ES can be categorized into direct current types: alternating current type and pulsed current type. Pulsed current ES involves a 1 ms to 1 s electrical flow as a monophasic pulsed waveform. In contrast, direct current ES uses unidirectional flow for 1 s or longer. Low frequency alternating current ES has not been used in wound healing, but the other two techniques have been explored [29]. In the present study, we did not find a statistical difference between the two ES types for ulcer healing and ulcer area reduction. However, the mean SMD of pulsed current ES (3.01) was greater than that of direct current ES (1.45), indicating that pulsed current ES may promote better healing of ulcers than direct current ES. Future large-scale clinical trials are needed to confirm this hypothesis.

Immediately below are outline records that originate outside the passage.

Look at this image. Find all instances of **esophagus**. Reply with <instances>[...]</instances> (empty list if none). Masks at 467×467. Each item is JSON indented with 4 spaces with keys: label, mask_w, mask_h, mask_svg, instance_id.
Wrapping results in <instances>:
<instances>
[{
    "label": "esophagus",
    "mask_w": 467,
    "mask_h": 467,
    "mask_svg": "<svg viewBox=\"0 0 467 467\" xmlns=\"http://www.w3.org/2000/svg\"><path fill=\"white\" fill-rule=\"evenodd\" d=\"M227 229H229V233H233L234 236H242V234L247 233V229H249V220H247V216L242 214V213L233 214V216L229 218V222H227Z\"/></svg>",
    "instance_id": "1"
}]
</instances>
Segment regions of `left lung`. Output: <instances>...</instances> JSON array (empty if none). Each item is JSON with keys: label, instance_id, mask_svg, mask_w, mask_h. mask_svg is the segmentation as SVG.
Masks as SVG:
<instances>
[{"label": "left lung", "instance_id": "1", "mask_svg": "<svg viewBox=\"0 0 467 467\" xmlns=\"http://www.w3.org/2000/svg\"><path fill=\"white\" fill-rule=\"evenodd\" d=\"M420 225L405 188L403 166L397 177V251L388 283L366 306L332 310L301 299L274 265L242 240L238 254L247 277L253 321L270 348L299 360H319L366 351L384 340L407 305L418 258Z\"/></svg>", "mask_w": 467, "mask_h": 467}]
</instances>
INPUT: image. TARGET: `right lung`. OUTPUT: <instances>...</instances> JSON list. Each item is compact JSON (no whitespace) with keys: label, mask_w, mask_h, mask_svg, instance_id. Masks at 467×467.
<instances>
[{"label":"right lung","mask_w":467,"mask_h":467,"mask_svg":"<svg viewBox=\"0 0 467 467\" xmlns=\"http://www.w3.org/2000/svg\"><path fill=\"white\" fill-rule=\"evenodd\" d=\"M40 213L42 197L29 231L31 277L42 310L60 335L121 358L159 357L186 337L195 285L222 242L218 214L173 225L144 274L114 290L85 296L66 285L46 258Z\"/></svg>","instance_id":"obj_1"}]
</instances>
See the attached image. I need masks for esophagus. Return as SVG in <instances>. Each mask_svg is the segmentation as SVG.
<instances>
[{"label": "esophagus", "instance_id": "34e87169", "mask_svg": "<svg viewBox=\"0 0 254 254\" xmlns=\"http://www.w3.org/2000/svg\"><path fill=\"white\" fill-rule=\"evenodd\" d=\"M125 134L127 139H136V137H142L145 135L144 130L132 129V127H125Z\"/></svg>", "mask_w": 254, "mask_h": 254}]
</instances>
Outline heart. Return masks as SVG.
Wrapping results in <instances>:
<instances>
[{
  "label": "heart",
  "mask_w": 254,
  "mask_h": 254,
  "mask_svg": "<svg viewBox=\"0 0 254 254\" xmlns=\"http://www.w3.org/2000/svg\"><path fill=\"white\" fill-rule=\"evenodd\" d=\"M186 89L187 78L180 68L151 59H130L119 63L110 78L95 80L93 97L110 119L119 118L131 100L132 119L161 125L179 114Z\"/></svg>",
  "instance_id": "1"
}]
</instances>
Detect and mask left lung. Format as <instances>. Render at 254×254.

Studies have shown a promising result of ES on wound recovery in diabetes-related ulcers on diabetic fibroblasts in diabetic animals [30, 31]. The rationale may be that ES functions to accelerate angiogenesis and enhance epithelialization [23, 32]. ES can also enhance sensation in diabetic neuropathic patients using mechanical noise [33,34,35] and significantly improve ischemic diabetic foot ulcers [22, 36]. However, we do not have enough data in the present study to explore the effects of ES on different diabetes-related ulcers. Future research is needed to provide more valid evidence (e.g., using ankle-brachial pressure index (ABPI) or vibration perception threshold (VPT) testing) during ES treatment to confirm its reliability [37, 38].

Some limitations of the present study should be noted. 1) ES appeared safe for treating people with diabetes-related ulcers. Therefore, we did not have sufficient data to explore the adverse events of ES. 2) We could not perform a meta-regression analysis to explore possible potentiators of ES effects due to the limited data. 3) There was insufficient data to perform subgroup analysis according to different ulcer types, which will be addressed in our future research. 4) Although all included studies were RCTs, only two studies were categorized as having a low risk of bias. The main limitations focus on lack of protocol information to clarify, no selection reporting, no information on the generation of randomization, and some concerns in blinding or masking. Therefore, the low quality of the evidence could potentially reduce the impact of the present findings.

Conclusion

Based on the findings of this meta-analysis, ES could be used to treat people with diabetes-related foot or leg ulcers. ES treatment was effective for ulcer area reduction and ulcer healing, although it had a high heterogeneity level among the included studies. Pulsed current ES has the potential benefit of increasing ulcer healing compared to direct current ES. Further large-scale clinical trials are needed to define the adverse events and potentiators of ES in the treatment of people with diabetes-related foot or leg ulcers.